Сменив частоту, я связался с командиром и вкратце обрисовал ему ситуацию. Получив добро на вывоз всего ценного с самолёта, я кликнул бойцов и, оставив в лагере троих часовых, мы принялись освобождать грузовик от всего лишнего. Закидав в кузов все канистры, что у нас были и, добавив ручную помпу, прихватизированную, Люком на достопамятном «танковом поле», мы впятером выехали на встречу с Аликом. Хорошо, что Казачина оказался в этот момент на базе – ковыряться самостоятельно с такими вещами, как настоящие авиабомбы мне не очень хотелось.
Казалось бы, семь километров – невеликое расстояние, но на дорогу мы потратили около часа. Пришлось объезжать несколько деревень и пробираться по лесам, да и в чистом поле не особенно разгонишься. Так что с Аликом мы встретились только около четырёх часов вечера. Примерно с километра он начал наводить нас по рации, так что на место мы вышли достаточно точно.
Увидев самолёт, я понял, что передо мной СБ. Слишком много я в своё время прочитал книг по истории войны, чтобы перепутать. Но вот назвать модификацию или вспомнить какие-нибудь тонкости я не смог – не специалист и не фанат. Помнил я только, что взлётный вес у этого бомбардировщика где-то в районе восьми тонн и скорость была порядка четырёхсот километров в час, отчего и считался он в конце тридцатых машиной скоростной. «Странно, в мемуарах жаловались, что СБ легко загорались, а этот – вон, даже с горящим мотором сел и ничего». Консоли крыльев были обломаны. Попросив бойцов подсадить меня, я забрался на центроплан, где и обнаружил лючки бензобака. Немного повозившись, я открыл крышку и просунул в бак заборный шланг насоса. Несколько движений рукоятью и из выходного шланга в подставленную канистру потёк бензин. Остановившись, я начал отдавать команды.

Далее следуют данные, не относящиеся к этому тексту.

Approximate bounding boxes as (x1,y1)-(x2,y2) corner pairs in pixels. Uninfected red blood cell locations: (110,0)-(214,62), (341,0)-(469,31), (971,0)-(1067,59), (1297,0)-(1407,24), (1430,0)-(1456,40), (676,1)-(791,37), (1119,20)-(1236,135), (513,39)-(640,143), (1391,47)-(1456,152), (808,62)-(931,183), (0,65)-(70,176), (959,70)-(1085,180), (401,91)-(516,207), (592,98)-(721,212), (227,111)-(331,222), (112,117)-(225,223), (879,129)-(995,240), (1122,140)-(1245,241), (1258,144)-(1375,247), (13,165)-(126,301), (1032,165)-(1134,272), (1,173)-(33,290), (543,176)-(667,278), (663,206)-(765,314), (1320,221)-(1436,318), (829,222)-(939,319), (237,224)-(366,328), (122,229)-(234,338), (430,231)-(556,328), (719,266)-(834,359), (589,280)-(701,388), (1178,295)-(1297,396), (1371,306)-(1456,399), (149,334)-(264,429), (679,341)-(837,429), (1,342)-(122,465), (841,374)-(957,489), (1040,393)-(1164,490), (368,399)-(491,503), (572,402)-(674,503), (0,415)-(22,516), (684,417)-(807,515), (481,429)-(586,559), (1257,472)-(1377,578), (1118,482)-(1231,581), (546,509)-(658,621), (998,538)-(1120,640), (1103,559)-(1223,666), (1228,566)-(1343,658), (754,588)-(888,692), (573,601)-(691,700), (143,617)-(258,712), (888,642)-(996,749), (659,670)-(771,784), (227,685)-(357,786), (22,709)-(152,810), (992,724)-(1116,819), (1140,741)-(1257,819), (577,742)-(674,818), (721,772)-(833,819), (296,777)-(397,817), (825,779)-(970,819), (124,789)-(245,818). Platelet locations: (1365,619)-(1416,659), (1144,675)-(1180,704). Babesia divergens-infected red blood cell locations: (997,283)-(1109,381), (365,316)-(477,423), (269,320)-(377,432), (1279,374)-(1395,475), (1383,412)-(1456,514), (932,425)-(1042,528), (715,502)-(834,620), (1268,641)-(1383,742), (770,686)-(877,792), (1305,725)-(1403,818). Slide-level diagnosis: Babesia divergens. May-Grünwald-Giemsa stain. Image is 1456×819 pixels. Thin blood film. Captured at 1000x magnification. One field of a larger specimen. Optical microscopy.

– Сомов, залезай сюда! Качай. Вы трое отнесите канистры, как заполнятся к грузовику и мотоциклу и перелейте в бак. Трошин!
– Да?
– Ты с пулемётом заляг на берегу, через час тебя сменим. Тотен, ты – в карауле за старшего! Ваня, – позвал я Казачину, – бери инструмент и залезай сюда – будем турели с боезапасом снимать. Заодно прикинем, как в бомботсек залезть.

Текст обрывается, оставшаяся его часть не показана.